» Job: Which lines in the material below contain the string "woman", counting only matches with the same case? Copy each of those lines.

» Data in this exercise:
_ _ _ _ _

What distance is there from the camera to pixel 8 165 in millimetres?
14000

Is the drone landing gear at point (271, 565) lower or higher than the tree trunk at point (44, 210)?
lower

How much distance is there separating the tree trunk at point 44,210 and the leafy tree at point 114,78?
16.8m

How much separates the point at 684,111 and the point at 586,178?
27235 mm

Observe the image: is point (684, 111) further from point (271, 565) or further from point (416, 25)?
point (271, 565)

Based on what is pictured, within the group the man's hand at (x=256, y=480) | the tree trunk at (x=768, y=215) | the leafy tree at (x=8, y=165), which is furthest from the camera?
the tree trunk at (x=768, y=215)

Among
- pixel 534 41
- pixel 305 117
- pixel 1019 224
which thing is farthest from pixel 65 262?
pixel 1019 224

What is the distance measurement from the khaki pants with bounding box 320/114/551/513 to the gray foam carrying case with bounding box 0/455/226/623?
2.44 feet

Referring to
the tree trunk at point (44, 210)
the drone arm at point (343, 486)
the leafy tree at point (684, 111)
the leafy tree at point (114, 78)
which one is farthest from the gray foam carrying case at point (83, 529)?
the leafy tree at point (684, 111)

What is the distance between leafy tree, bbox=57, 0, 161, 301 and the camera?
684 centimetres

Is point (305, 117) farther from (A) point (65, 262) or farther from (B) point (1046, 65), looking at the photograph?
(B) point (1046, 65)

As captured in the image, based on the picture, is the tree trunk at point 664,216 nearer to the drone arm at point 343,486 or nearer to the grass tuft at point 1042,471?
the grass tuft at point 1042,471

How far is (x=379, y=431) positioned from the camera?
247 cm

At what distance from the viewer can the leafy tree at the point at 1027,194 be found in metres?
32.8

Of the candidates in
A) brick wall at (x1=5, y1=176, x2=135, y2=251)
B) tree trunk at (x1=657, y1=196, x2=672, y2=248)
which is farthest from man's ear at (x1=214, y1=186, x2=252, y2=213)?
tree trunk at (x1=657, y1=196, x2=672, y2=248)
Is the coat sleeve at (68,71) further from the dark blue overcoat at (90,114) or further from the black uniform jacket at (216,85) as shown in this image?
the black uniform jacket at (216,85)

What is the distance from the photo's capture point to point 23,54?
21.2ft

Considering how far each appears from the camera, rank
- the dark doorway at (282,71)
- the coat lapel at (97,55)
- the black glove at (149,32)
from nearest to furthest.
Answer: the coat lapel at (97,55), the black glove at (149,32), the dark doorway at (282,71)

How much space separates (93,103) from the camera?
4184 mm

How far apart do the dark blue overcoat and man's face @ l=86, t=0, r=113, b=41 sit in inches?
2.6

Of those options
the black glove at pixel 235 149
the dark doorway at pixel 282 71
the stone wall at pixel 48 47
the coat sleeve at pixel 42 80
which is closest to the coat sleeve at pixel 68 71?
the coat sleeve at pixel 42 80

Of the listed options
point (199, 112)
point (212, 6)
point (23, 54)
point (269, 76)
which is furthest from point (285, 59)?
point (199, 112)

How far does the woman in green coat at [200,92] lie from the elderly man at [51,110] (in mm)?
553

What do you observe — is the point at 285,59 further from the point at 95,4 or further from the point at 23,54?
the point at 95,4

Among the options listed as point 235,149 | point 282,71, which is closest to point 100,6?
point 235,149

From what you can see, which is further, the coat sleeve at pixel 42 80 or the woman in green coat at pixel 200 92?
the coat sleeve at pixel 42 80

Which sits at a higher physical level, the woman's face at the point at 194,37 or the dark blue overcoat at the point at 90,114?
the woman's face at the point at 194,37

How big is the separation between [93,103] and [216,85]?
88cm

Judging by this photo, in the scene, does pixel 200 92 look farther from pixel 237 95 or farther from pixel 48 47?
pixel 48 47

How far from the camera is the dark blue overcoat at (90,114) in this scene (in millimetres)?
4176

_ _ _ _ _

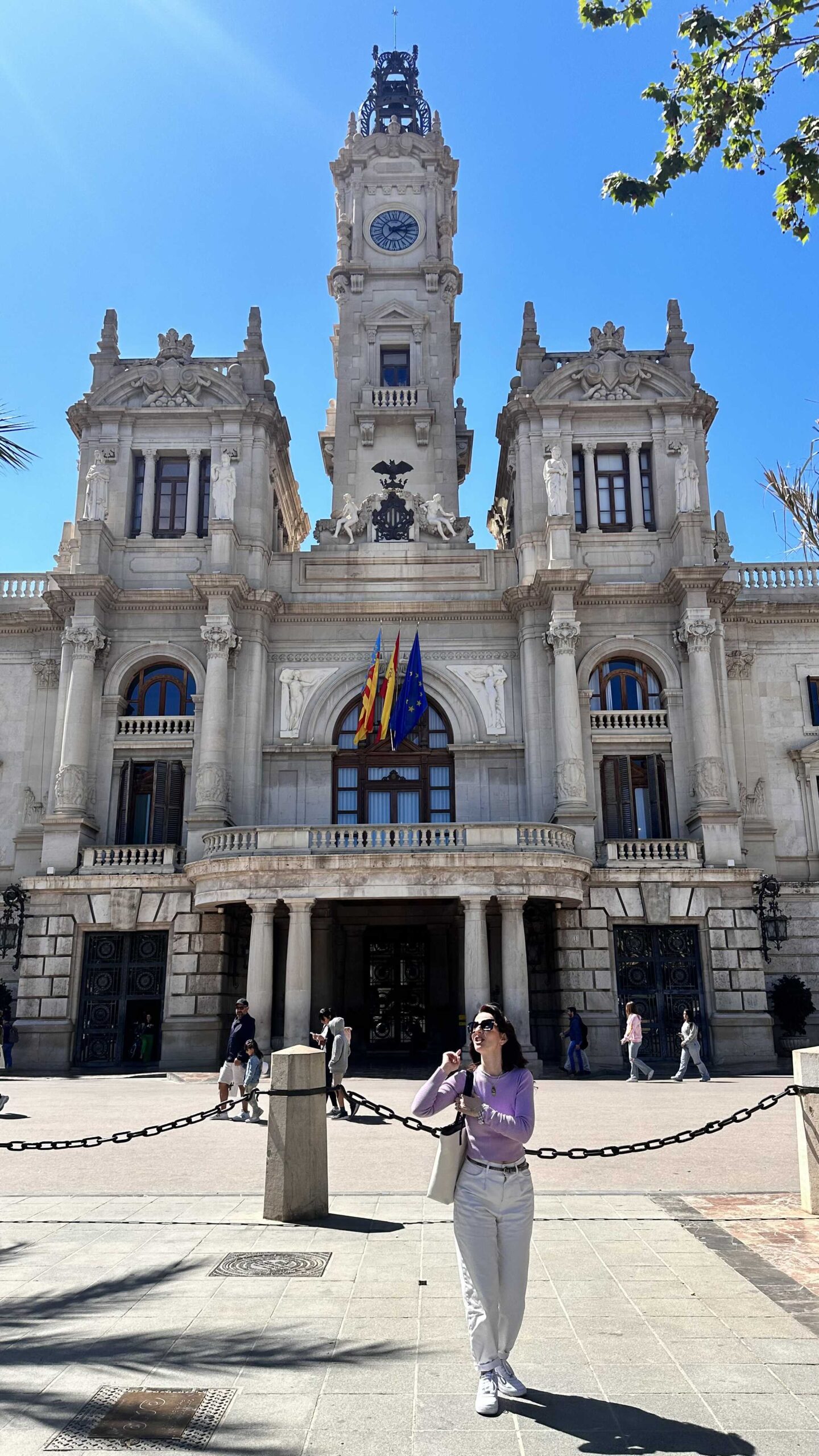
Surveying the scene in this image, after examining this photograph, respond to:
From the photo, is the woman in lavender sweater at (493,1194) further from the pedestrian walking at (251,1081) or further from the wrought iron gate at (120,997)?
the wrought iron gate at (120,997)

_ _ _ _ _

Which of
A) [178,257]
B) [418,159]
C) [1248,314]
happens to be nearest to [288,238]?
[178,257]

_ _ _ _ _

» Solution to this exercise:
How far does the woman in green coat at [200,92] lie from the elderly man at [51,110] (in mm)?
From what you can see, which is further, the coat sleeve at pixel 42 80 or the woman in green coat at pixel 200 92?
Which sits at a higher physical level, the woman's face at the point at 194,37 or the dark blue overcoat at the point at 90,114?
the woman's face at the point at 194,37
From the photo, is the woman in lavender sweater at (493,1194) further from the pedestrian walking at (251,1081) or further from the wrought iron gate at (120,997)?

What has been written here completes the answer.